Armstrong: We talked about "teaching power" in regard to this question: the number of faculty seats. Most faculty at other places would jump on the Provost's proposal for regular leaves. It is commendable that the faculty here is concerned about students. We suggest a measurement of courses per year per department to define our teaching power. Different departments deal with leaves differently: the Computer Science Department has a regular "floater." Others do fine with adjuncts. There will always have to be funds available for deans to hire somebody.

Watkinson: For chairs and program directors, we would call attention to number 6 in the Provost's proposal. We disliked the proposed reduction of pay by 25% for a one-year leave (i.e. a 75% pay leave rather than an 80% pay leave). We felt this 25% cut in pay was too onerous for junior faculty. Our teaching loads across the board are very much higher compared to our peer institutions.

Archibald: In support of Alan Fuchs's point, we have done a good job here. The Provost will have a chance to gather input.

Feiss: This draft FRA proposal would come back to you in January. It would respond to the Armstrong/Meese document. I can go to the Deans and ask, "What does this look like?"

Canuel: My faculty will want to know what constitutes a faculty.

Armstrong: We thought of tenure eligible faculty. Our thought was VIMS doesn't participate in this system. Our leave system here is a leave from teaching and administrative responsibilities.

Canuel: VIMS has been independent in granting leaves because it is supported by IDC (indirect costs). We would argue that we should be a part of this.

Feiss: "Growing the faculty" and eliminating IDC is expensive. There are important histories here with the various faculties. Some faculties for instance have received positions to make leaves possible.

Manos: The independent financial relationship with VIMS has a long history as well. If there would be a commingling of resources with VIMS that would be fine. I understand your concern about development and VIMS being left out.

Meese: Funding for increasing "faculty power" might come from tuition increase.

Feiss: We can't raise tuition and get any more money out of VIMS.

Clemens: Is "growing the faculty" (sic) pie-in-the-sky?

Feiss: This becomes easier post-restructuring. We have probably the lowest student faculty ratio of any in the country consistent with our peer group. We're more like the poorest private school in the country. Some of this is balancing with faculty salaries. We do a very bad job in assessing what we do in support of undergraduate research, while we can more easily count PhDs and Masters Theses. We know that our faculty is heavily engaged in undergraduate research. If we can measure this, then we have a rationale for increasing the faculty. This would be a rationale to make to the board.

### Data under study
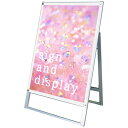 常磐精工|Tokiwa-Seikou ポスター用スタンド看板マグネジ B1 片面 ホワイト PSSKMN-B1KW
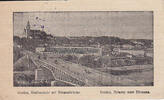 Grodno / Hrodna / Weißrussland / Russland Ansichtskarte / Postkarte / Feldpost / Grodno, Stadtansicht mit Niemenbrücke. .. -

==

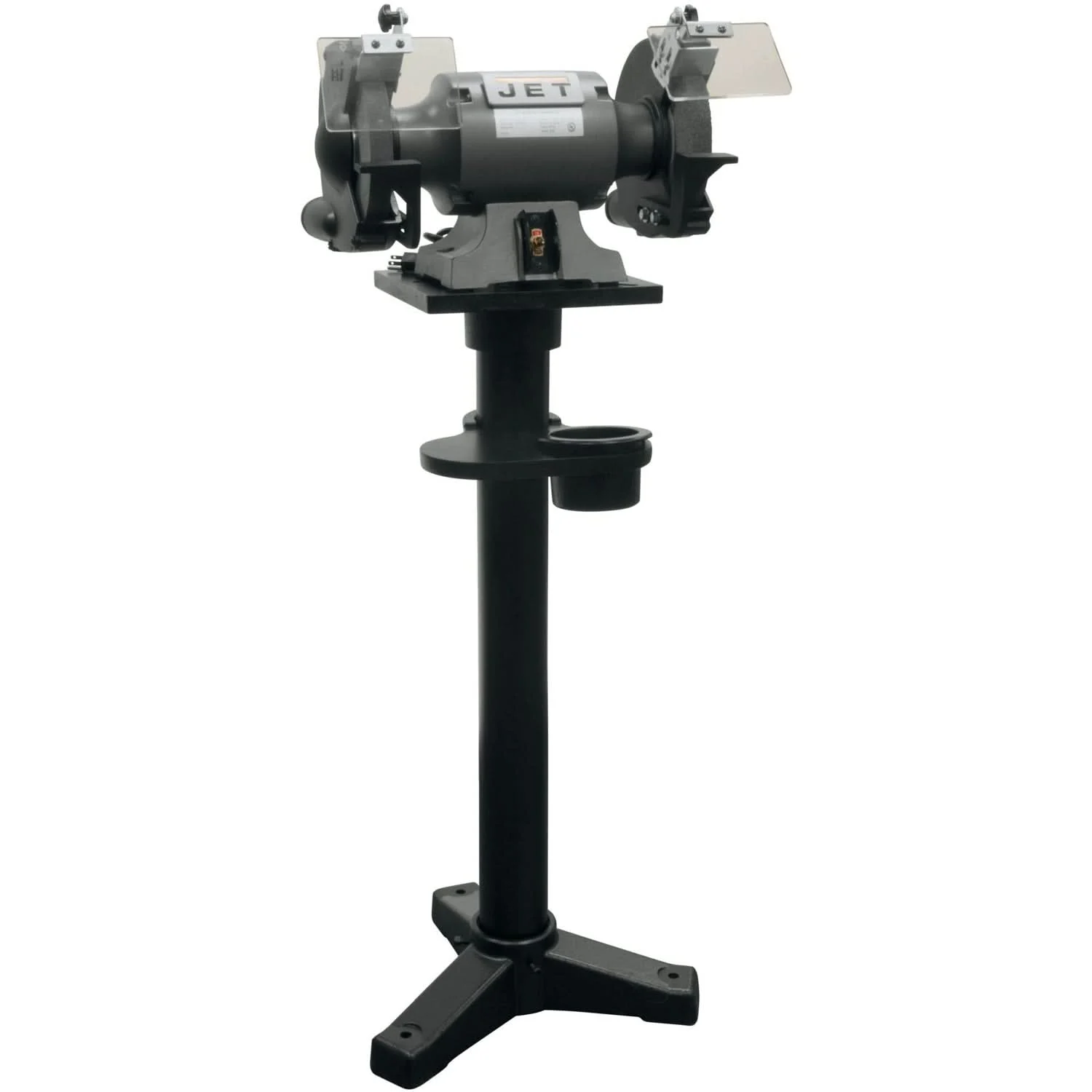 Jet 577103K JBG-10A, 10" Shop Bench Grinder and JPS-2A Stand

* * *

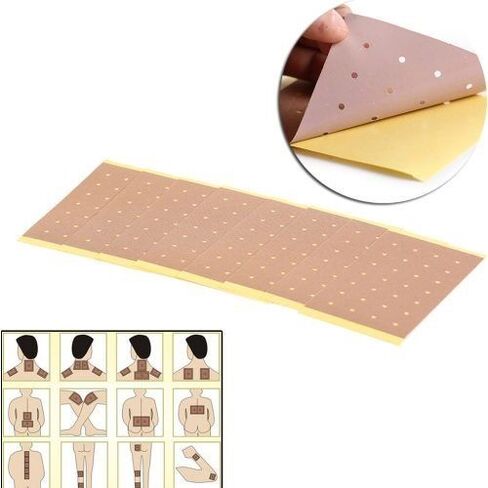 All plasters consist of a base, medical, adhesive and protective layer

### To do
**1.** Reproduce the stretch of the minutes on faculty leaves from "Canuel: VIMS has" through "from tuition increase.".
**2.** In the minutes on faculty leaves, what pay reduction for a one-year leave did Watkinson's group object to?
The listing is drawn from a separate source unrelated to the minutes on faculty leaves.

### Solution set
**1.**
Canuel: VIMS has been independent in granting leaves because it is supported by IDC (indirect costs). We would argue that we should be a part of this.

Feiss: "Growing the faculty" and eliminating IDC is expensive. There are important histories here with the various faculties. Some faculties for instance have received positions to make leaves possible.

Manos: The independent financial relationship with VIMS has a long history as well. If there would be a commingling of resources with VIMS that would be fine. I understand your concern about development and VIMS being left out.

Meese: Funding for increasing "faculty power" might come from tuition increase.

**2.** A 25% reduction in pay, which would make it a 75% pay leave rather than an 80% pay leave.